誰だ、あなたたち。あれーと思っているうちに本は薫と匂宮について語っていく。

タイトルであるように薫と匂宮が登場するに決まっているだろうというツッコミをしたくなるだろう。早とちりのアホの私は、まあ、いいかと思い直す。

源氏物語の熱いパッションを詰め込んだ作品でもある。雅な世界に殺人。サスペンスと思わない方がいい。サスペンスなんてない。推理小説である。清少納言と紫式部の頭脳対決が体験できる。ここで歴史に詳しい人だと、清少納言と紫式部は同世代ではなく、清少納言のあとに紫式部が出てくるのではないかと。

これはパラレルワールドなんですと解説に書いてある。

私はこじらせ女子だ。面倒くせー性格だと自負している。その面倒くせー性格の二人、この物語の紫式部と清少納言である。式部は表に出るのが苦手と言いつつ、なんだかんだで表に出て、失敗しないか不安がりつつも、表に出ることを望んでいる。

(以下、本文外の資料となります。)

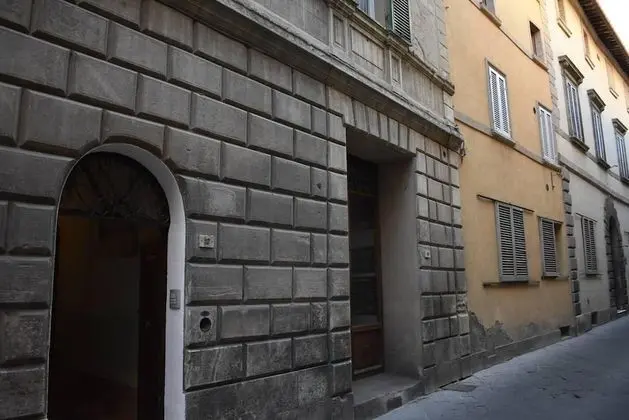 Apart Daire, 1 Büyük (Queen) Boy Yatak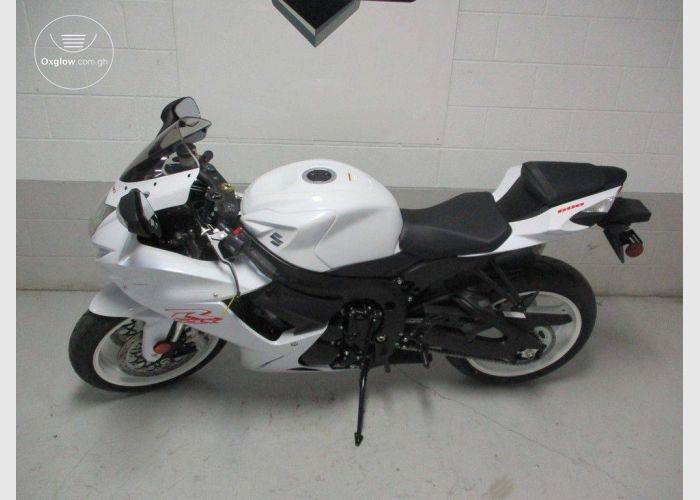 2020 Suzuki GSX-R600 WhatsApp +13236413248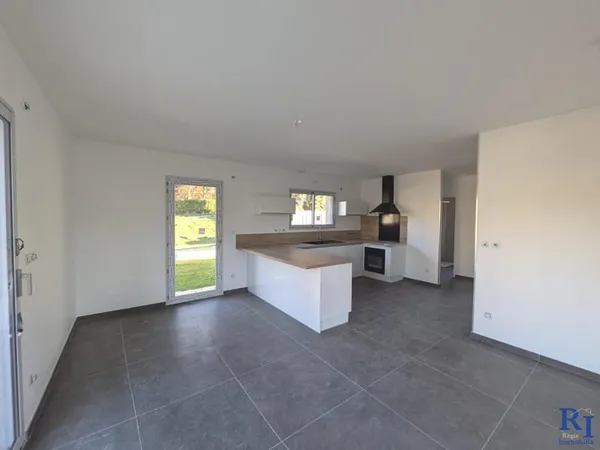 Maison 5 pièces 93 m²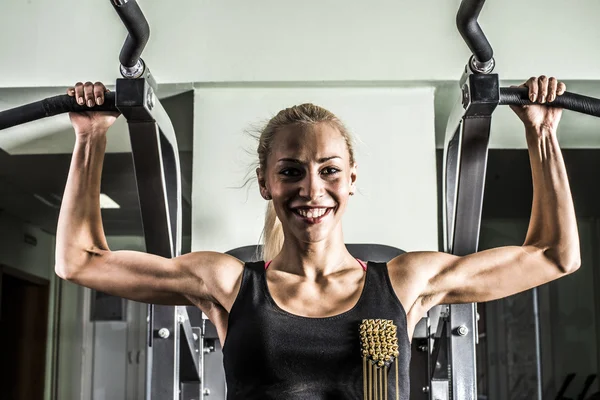 Sportowe Kobieta Robi Ćwiczenia Moc Maszyny Treningu Siłowni — Zdjęcie stockowe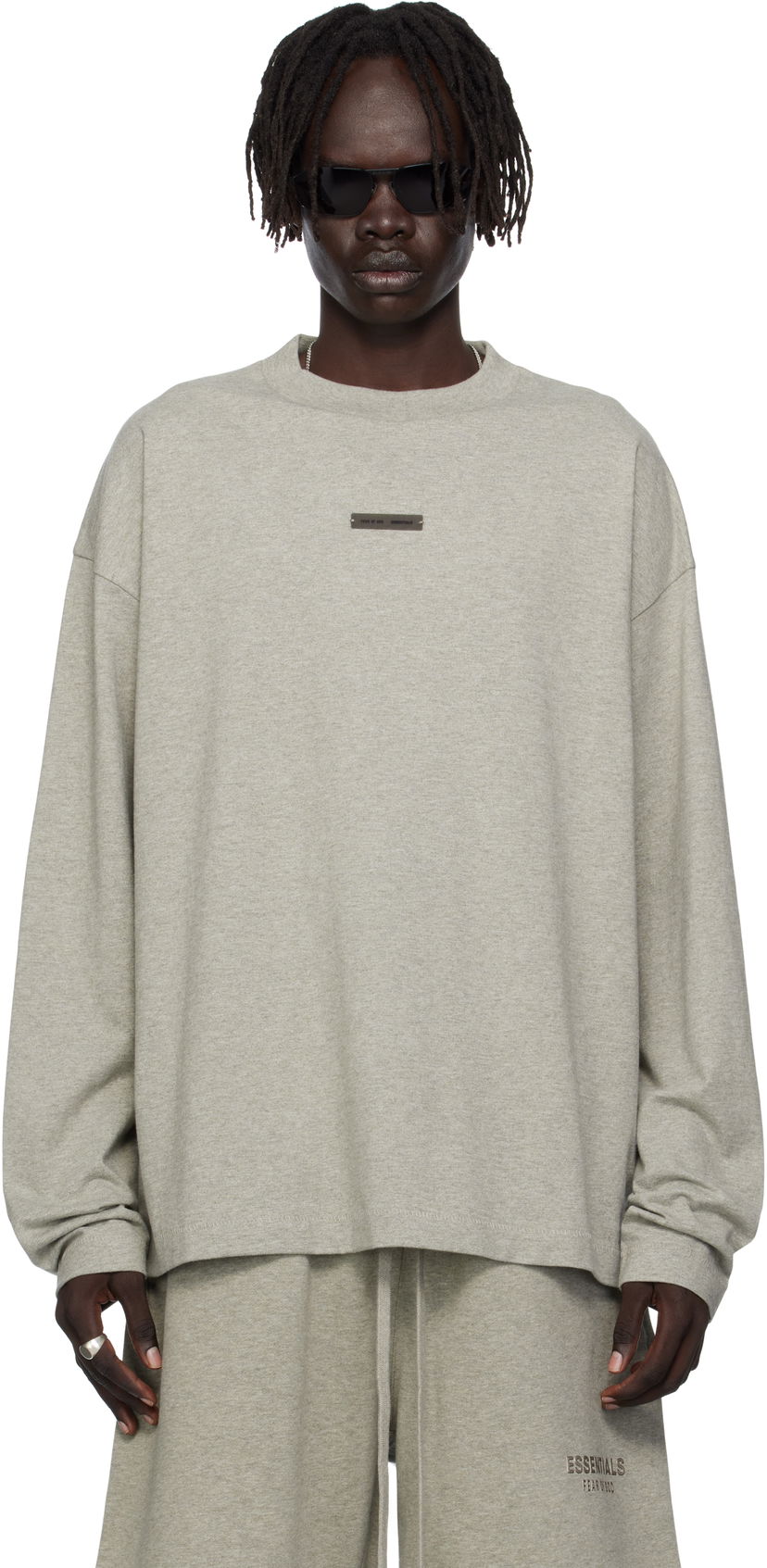 T-paita Fear of God ESSENTIALS Classic Fit Long Sleeve Tee Harmaa | 125SP254205F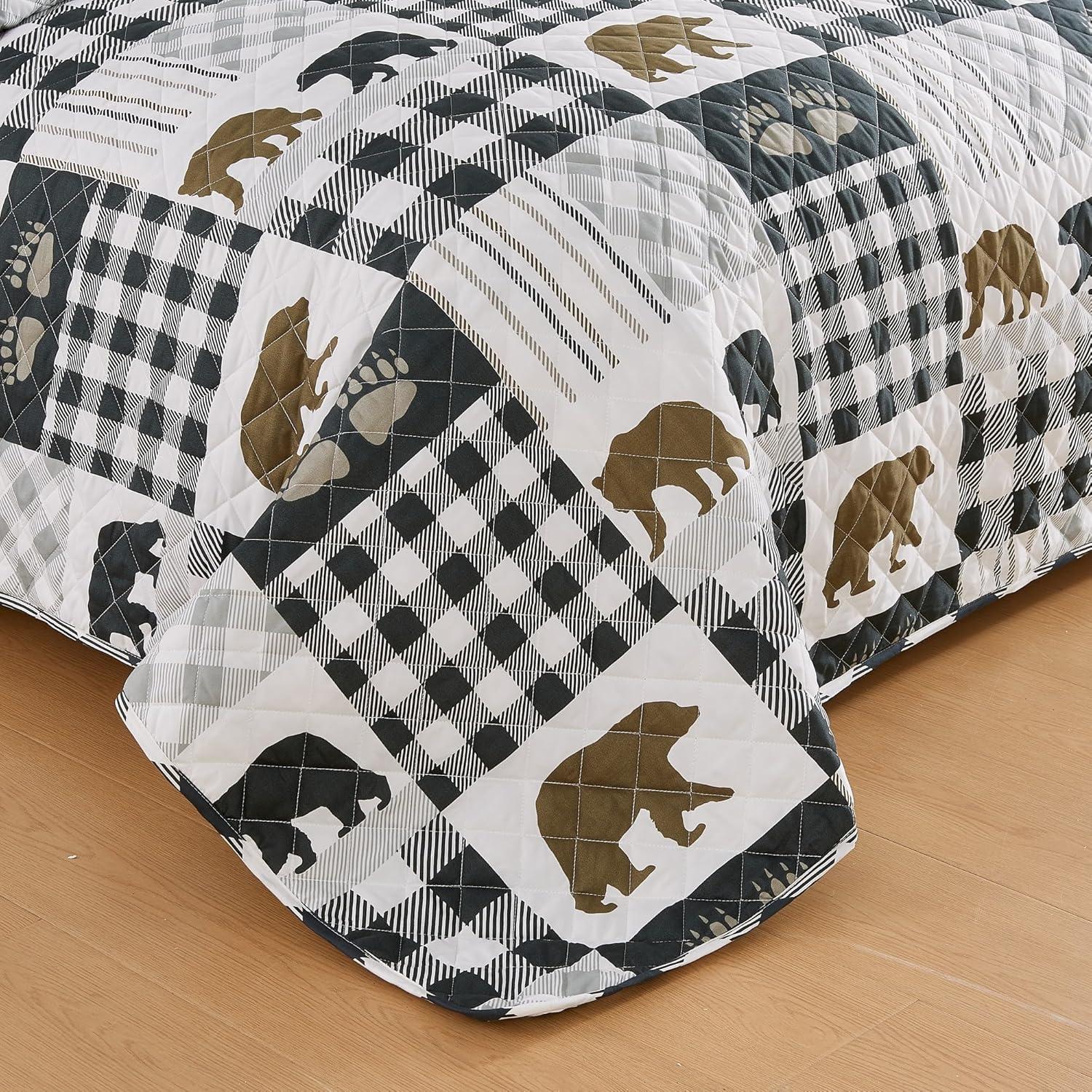 Market & Place Cedar Creek No Log Cabin Quilt Set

清少納言は前に出るのが大好きである。しかし、意地っ張りで、素直になれない。そんな知識もある、知性もある、しかし、どこか似ている二人の対決が見られるのは、ここだけ。意地悪なオンナのいやなところが出ている。が、それは源氏物語でも出ているところ。

そんな二人は、静かに闘志も燃やしている。あと、古典の勉強になるので、読んでいて間違いない。古典好きならば、知っている名作だ。

ネタバレにならないためにこんなことを書いた。しかし、やっぱり、作者に騙された私がいる。読書メーターのレビューに丁寧に伏線が張っているから犯人はわかりやすいと書いている。しかし、わからなかった。

曇りなきまなこではなく、曇りきったまなこの私だった。